_WHAT THE TASK ASKS_.
Setting aside any pictures, reproduce the data exactly.

-------- DATASET CONTENT

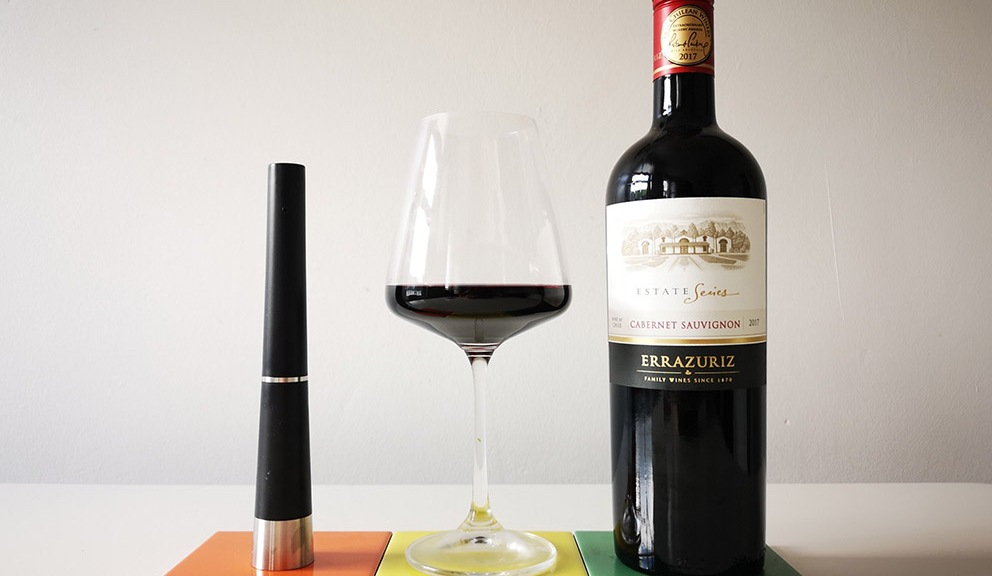 zzysh wine preserver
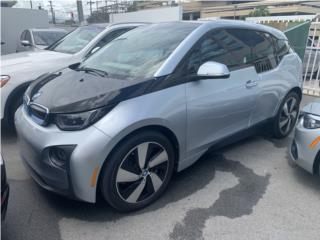 BMW GALLERY Puerto Rico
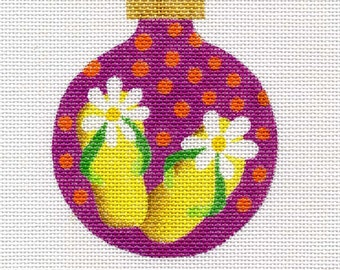 Flip Flops Needlepoint Ornament - Jody Designs   B102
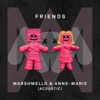 Stream & download FRIENDS (Acoustic) - Single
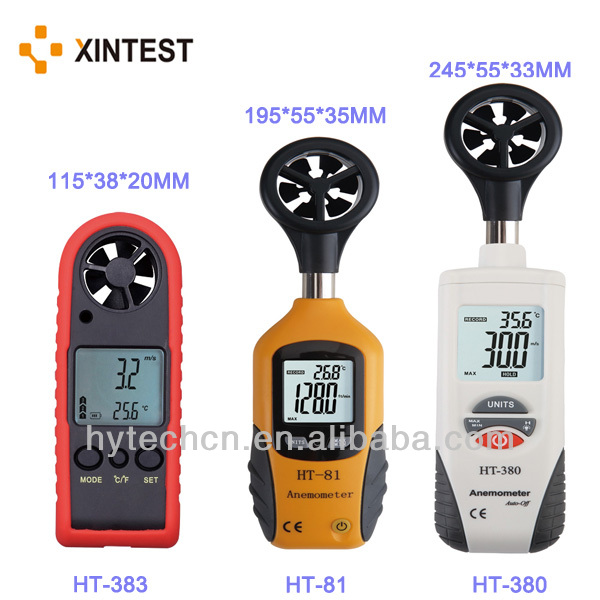 HT-81 High Quality Low Price Portable Digital Wind Anemometer for Measure Wind Speed and Temperature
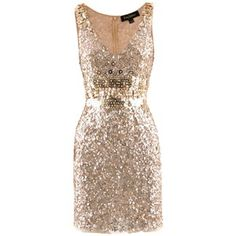 Jenny Packham Gold Sequin Dress.  I LOVE THIS DRESS.  Wish I had somewhere to wear this to!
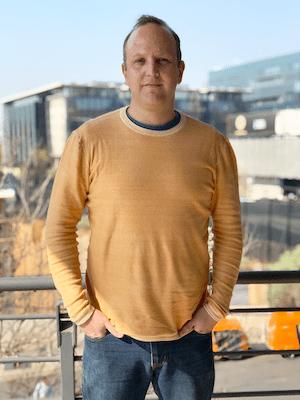 Louis Janse Van Rensburg Profile Picture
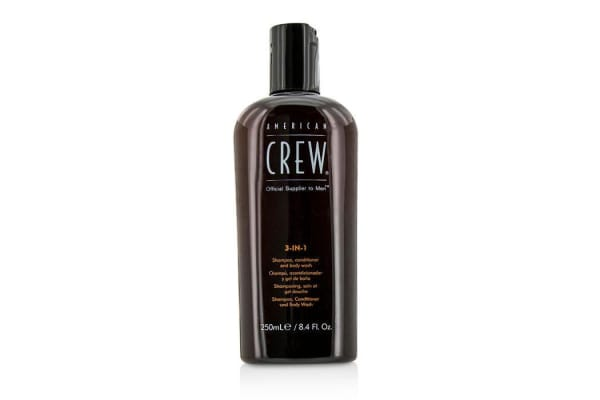 American Crew Men Classic 3-IN-1 Shampoo, Conditioner & Body Wash (250ml/8.4oz)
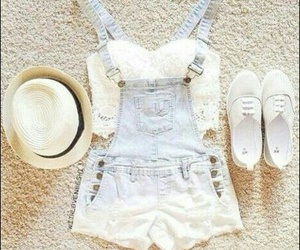 summer, white, and fashion image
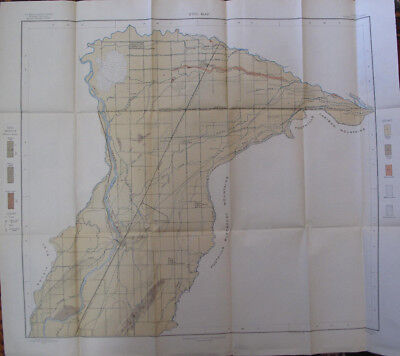 Folded Color Soil Survey Map Idaho Falls Sheet Ammon Lewisville Iona Rigby 1903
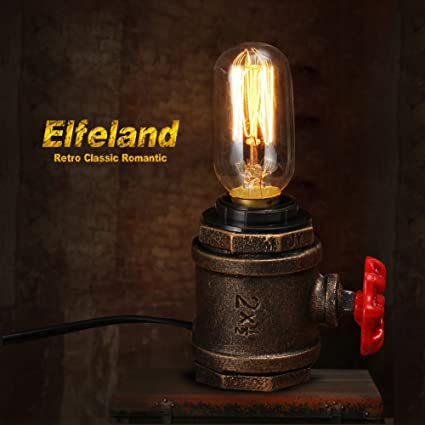 Vintage Table Lamp, Elfeland Retro Lamp Desk Steampunk Accent Light Edison  Lamp Base Industrial Wrought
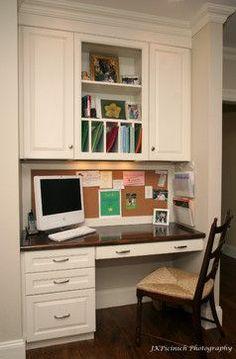 30 best kitchen desks images in 2019 desk diy ideas for home kitchen rh pinterest com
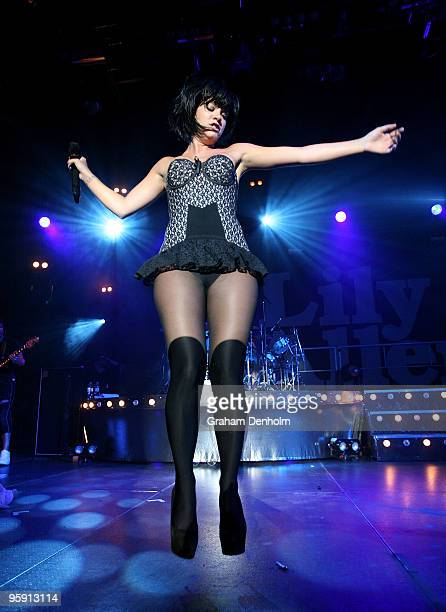 British singer Lily Allen performs on stage in concert at the Hordern Pavilion on January 21, 2010 in Sydney, Australia.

----------------

_RESULT FOR THIS EXERCISE_.
 zzysh wine preserver
 BMW GALLERY Puerto Rico
 Flip Flops Needlepoint Ornament - Jody Designs   B102
 Stream & download FRIENDS (Acoustic) - Single
 HT-81 High Quality Low Price Portable Digital Wind Anemometer for Measure Wind Speed and Temperature
 Jenny Packham Gold Sequin Dress.  I LOVE THIS DRESS.  Wish I had somewhere to wear this to!
 Louis Janse Van Rensburg Profile Picture
 American Crew Men Classic 3-IN-1 Shampoo, Conditioner & Body Wash (250ml/8.4oz)
 summer, white, and fashion image
 Folded Color Soil Survey Map Idaho Falls Sheet Ammon Lewisville Iona Rigby 1903
 Vintage Table Lamp, Elfeland Retro Lamp Desk Steampunk Accent Light Edison  Lamp Base Industrial Wrought
 30 best kitchen desks images in 2019 desk diy ideas for home kitchen rh pinterest com
 British singer Lily Allen performs on stage in concert at the Hordern Pavilion on January 21, 2010 in Sydney, Australia.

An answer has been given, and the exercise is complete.